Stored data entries

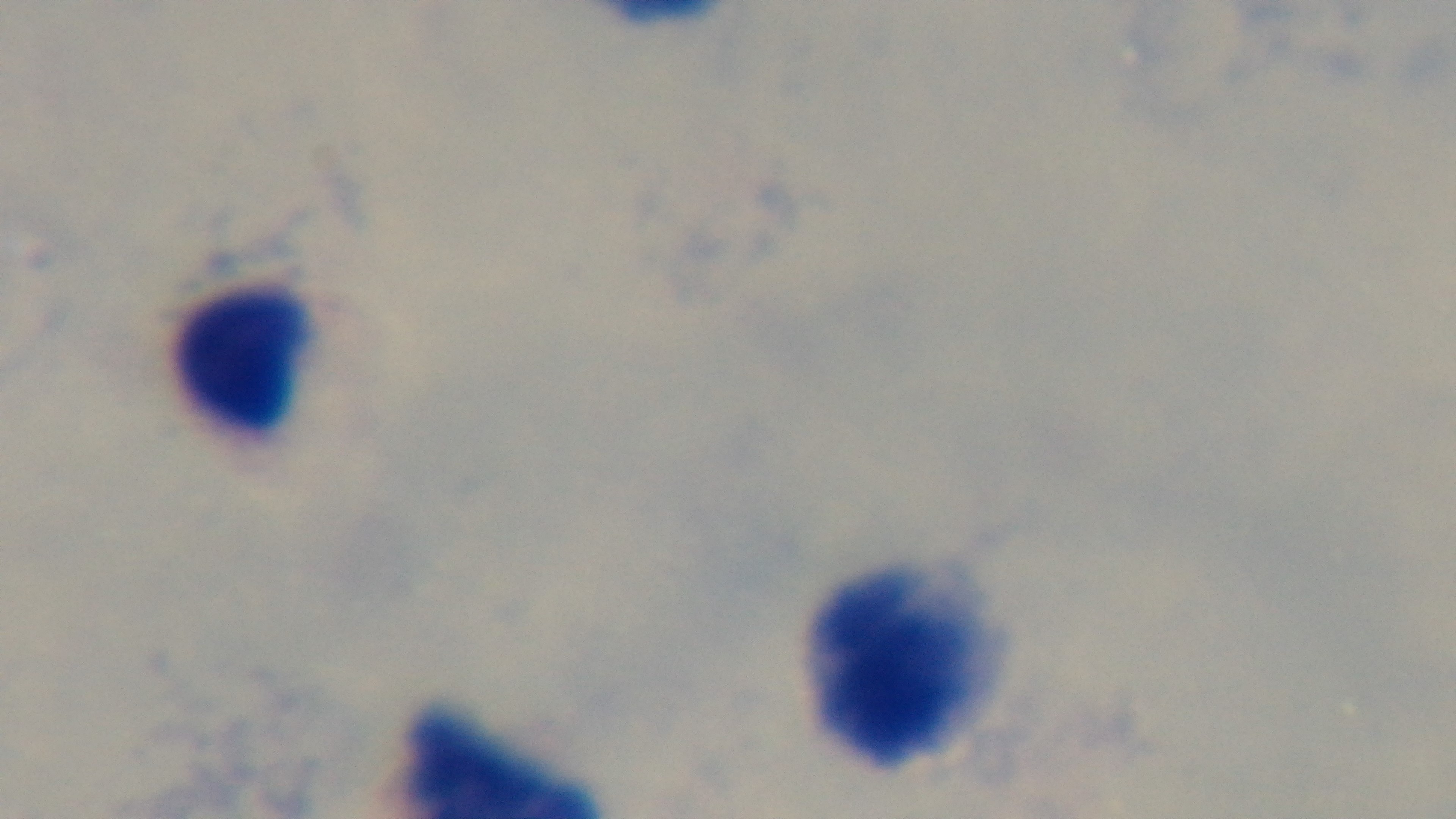
It is a thick blood film.

{
  "objective": "100x oil immersion",
  "stain": "Giemsa",
  "field_of_view": "single",
  "modality": "light microscopy",
  "capture": "mounted 4K digital camera",
  "malaria_status": "negative"
}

> **What the task requires**: The answer should match the data above word for word, with no pictures in it.

> **Response to the task**:
It is a thick blood film.

{
  "objective": "100x oil immersion",
  "stain": "Giemsa",
  "field_of_view": "single",
  "modality": "light microscopy",
  "capture": "mounted 4K digital camera",
  "malaria_status": "negative"
}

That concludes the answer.